Dataset:
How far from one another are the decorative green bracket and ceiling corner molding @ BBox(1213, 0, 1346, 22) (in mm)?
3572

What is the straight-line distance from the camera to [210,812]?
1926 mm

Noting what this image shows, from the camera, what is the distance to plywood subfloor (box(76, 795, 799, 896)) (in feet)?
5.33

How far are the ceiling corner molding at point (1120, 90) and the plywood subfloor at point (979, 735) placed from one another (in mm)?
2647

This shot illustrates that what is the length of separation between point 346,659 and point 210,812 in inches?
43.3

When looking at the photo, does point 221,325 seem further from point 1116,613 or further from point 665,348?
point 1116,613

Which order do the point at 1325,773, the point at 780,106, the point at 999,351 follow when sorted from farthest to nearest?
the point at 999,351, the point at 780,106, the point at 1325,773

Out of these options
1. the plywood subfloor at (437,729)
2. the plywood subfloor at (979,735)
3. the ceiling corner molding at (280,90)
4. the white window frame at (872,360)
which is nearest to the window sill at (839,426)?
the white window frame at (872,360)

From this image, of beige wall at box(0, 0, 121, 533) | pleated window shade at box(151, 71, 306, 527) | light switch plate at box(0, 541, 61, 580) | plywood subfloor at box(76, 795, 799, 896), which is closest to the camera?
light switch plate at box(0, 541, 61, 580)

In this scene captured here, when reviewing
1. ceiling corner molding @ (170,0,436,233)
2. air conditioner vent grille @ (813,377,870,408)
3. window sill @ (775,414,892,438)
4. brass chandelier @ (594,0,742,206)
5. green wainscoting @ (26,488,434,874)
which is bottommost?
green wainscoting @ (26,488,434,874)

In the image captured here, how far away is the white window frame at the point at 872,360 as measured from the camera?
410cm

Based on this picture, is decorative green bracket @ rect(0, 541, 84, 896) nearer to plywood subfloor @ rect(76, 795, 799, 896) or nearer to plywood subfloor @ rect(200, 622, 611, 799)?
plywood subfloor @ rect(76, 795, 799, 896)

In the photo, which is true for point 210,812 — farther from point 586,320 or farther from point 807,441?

Goal of the exercise:
Return all of the records above word for word, with nothing changed.

Complete answer:
How far from one another are the decorative green bracket and ceiling corner molding @ BBox(1213, 0, 1346, 22) (in mm)?
3572

What is the straight-line distance from the camera to [210,812]?
1926 mm

Noting what this image shows, from the camera, what is the distance to plywood subfloor (box(76, 795, 799, 896)) (in feet)?
5.33

How far are the ceiling corner molding at point (1120, 90) and the plywood subfloor at point (979, 735) placed from one another (in mm)?
2647

This shot illustrates that what is the length of separation between point 346,659 and point 210,812 in inches?
43.3

When looking at the photo, does point 221,325 seem further from point 1116,613 or further from point 665,348?
point 1116,613

Which order do the point at 1325,773, the point at 780,106, the point at 999,351 follow when sorted from farthest to nearest?
the point at 999,351, the point at 780,106, the point at 1325,773

Out of these options
1. the plywood subfloor at (437,729)
2. the plywood subfloor at (979,735)
3. the ceiling corner molding at (280,90)
4. the white window frame at (872,360)
which is nearest to the window sill at (839,426)?
the white window frame at (872,360)

From this image, of beige wall at box(0, 0, 121, 533) | pleated window shade at box(151, 71, 306, 527) | light switch plate at box(0, 541, 61, 580) | plywood subfloor at box(76, 795, 799, 896), which is closest to the camera?
light switch plate at box(0, 541, 61, 580)

In this scene captured here, when reviewing
1. ceiling corner molding @ (170,0,436,233)
2. air conditioner vent grille @ (813,377,870,408)
3. window sill @ (775,414,892,438)
4. brass chandelier @ (594,0,742,206)
5. green wainscoting @ (26,488,434,874)
which is bottommost?
green wainscoting @ (26,488,434,874)

In the image captured here, how far away is the white window frame at the point at 872,360 as measured from the camera?
410cm

Based on this picture, is decorative green bracket @ rect(0, 541, 84, 896) nearer to plywood subfloor @ rect(76, 795, 799, 896) or nearer to plywood subfloor @ rect(200, 622, 611, 799)?
plywood subfloor @ rect(76, 795, 799, 896)

In the photo, which is true for point 210,812 — farther from point 586,320 or farther from point 807,441?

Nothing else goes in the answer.